→ Required actions
1 – In the passage on air in lubricants, copy the text word for word from the words "All commonly used" through the words "to excessive oxidation.".
2 – Continue the passage on air in lubricants from where it stops.

-- Supplied passage follows --

First, find and repair leaks. Any part of a closed system that is not closed has a potential to entrain air into the machinery. Leaks are not always easy to detect so using dye — either visual or fluorescent — can help locate the sources of leaks. 

If the component is not a closed system, ensure fluid levels are proper and filling methods and operating environments are not contributing to air introduction. The proper, recommended amount of oil in the unit will help ensure that excess air is not being mixed into the oil via churning or turbulence.

Synthetic base stocks, especially polyalkylene glycols (PAG) and esters, are inherently less prone to aeration issues, making them a good option to enhance air release if that is a major troubling concern. Unfortunately, air release is a physical phenomenon that additives are unable to improve with great success, so switching to a synthetic fluid is an option to improve air release if a mineral oil-based lubricant is experiencing issues.

Choose lubricant formulations that contain appropriate antifoam components. Antifoam agents work by  destabilizing air bubbles so they pop, and by enabling smaller bubbles to join to form big bubbles, making it easier for them to escape the fluid. This allows bubbles to burst before they conglomerate and form a persistent colony. Popular defoaming chemistries are silicones or polymethacrylates. These additives need to be present at the proper amount as undertreating or overtreating can aggravate entrainment and foaming issues.

Foaming will also be caused by particulate matter in fluids that attract air. Ensure that filters are fresh or being cleaned and maintained regularly.

A good example where particulate contamination can cause foaming is metalworking fluid reservoirs. Foaming here can be so troublesome that tank-side antifoam mitigation may be used to facilitate foam dissipation and to refresh antifoam agents. 

How air affects fluid oxidation 

All commonly used lubricating and circulation fluids will oxidize in the presence of air due to oxygen. If air is not efficiently escaping the fluid, this will lead to early fluid condemnation due to excessive oxidation.

When entrained air oxidizes oil, acidic byproducts are created. If excessive air is being entrained and not removed effectively these acidic byproducts will not only shorten fluid life but can also corrode machinery, leading to the eventual failure of the equipment.

When no air is present, even mineral based fluids can function in applications for extended intervals. A good example is heat transfer fluids in closed systems with no air exposure. These fluids can last for extended periods in high-temperature operations simply because they are not subject to any exposure to air.

How to identify fluid oxidation

The first and easiest identifier of excessive fluid oxidation are our eyes and noses. Oxidized fluids will darken and often exhibit a burnt or “off” smell compared to new fluid. Used oil testing to determine acid numbers and oxidation levels through titration and Fourier transform infrared analysis will quantifiably determine the level of degradation to the fluid. When approaching condemnation limits, there will be additional issues such as increasing viscosity and a tendency to form deposits and varnish on components.

-- Supplied passage concluded --
-- Entries provided follows --

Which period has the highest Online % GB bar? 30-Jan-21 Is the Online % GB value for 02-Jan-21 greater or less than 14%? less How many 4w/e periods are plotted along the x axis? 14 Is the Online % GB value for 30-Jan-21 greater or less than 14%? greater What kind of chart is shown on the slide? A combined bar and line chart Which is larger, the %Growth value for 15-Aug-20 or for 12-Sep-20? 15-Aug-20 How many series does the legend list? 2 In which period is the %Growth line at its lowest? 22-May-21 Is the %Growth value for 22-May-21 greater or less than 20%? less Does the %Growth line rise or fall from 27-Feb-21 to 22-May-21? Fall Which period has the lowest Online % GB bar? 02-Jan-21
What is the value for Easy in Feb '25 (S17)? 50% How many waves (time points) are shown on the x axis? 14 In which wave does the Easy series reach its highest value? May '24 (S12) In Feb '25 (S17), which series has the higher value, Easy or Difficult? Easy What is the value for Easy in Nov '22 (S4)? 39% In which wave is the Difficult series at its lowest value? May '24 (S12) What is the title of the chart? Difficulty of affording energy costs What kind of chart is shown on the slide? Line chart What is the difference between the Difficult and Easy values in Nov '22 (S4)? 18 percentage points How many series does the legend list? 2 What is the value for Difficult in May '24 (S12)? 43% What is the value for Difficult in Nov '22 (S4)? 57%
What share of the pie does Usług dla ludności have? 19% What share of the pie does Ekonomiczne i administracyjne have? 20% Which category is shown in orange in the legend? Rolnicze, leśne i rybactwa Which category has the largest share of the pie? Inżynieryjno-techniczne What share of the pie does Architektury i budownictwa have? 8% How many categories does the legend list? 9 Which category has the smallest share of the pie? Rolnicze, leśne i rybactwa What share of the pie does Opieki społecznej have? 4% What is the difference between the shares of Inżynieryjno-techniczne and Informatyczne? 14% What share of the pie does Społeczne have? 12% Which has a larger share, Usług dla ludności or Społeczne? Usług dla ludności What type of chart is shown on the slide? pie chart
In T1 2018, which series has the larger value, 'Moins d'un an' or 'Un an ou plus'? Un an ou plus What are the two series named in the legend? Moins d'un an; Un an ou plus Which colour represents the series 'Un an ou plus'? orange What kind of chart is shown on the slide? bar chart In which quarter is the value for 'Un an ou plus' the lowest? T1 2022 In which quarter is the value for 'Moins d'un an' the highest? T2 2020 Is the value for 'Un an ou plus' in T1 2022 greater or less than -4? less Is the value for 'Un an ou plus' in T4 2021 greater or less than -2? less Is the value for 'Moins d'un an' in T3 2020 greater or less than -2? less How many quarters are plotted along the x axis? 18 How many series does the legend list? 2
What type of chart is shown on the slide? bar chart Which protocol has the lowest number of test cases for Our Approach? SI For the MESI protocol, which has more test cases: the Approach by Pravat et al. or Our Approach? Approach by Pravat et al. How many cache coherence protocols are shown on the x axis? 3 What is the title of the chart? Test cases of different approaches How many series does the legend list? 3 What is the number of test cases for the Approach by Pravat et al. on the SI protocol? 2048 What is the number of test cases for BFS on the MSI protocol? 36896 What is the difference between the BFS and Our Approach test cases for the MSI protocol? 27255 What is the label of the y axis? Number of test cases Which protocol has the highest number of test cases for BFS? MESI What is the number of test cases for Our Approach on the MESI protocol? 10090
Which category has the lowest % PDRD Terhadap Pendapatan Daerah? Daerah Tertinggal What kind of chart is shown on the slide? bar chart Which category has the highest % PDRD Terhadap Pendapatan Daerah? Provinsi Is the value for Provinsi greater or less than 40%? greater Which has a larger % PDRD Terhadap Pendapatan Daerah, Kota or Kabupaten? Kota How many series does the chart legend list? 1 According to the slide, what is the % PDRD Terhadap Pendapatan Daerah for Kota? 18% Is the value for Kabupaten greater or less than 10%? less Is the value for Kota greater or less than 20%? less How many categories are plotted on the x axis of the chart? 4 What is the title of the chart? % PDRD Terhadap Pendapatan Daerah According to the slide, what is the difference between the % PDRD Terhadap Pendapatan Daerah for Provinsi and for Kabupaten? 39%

-- Entries provided concluded --

→ Answer set
1 –
All commonly used lubricating and circulation fluids will oxidize in the presence of air due to oxygen. If air is not efficiently escaping the fluid, this will lead to early fluid condemnation due to excessive oxidation.

2 –
Temperature has a catalytic effect on fluid oxidation. There are general principles that vary by fluid type. For temperatures above 160°F, every additional 20°F can halve the service life of the fluid. Keeping lubricants and processes as cool as possible in service will increase both component life and the life of the lubricants protecting them. 

If reducing temperatures and exposure to air are not feasible, monitor for signs of oxidation via routine laboratory testing and expect to change fluids based upon predetermined condemnation limits of trigger points like oxidation levels, acid numbers or viscosity increases.

If fluid oxidation is deemed to be excessive examine your choice of chemistry. Make sure the lubricants contain sufficient levels of antioxidant additives. These additives scavenge and neutralize the products of oxidation. In more extreme instances, synthetic lubricants will help alleviate issues regarding fluid oxidation because those based on polyalphaolefin, PAG, synthetic esters, alkylated napthalenes and others are significantly more resistant to oxidation providing cleaner and longer service life in the presence of air and oxidation prone environments. There are some more inert fluids such as perfluoropolyethers or silicones that may withstand oxidation stress even better but are generally poor lubricants. 

Selecting lubricants to reduce rust and corrosion

In addition to having machines operate properly and the fluids last longer, the components of machinery should last longer. Protecting assets from air-related damage and degradation is part of a solid overall maintenance strategy.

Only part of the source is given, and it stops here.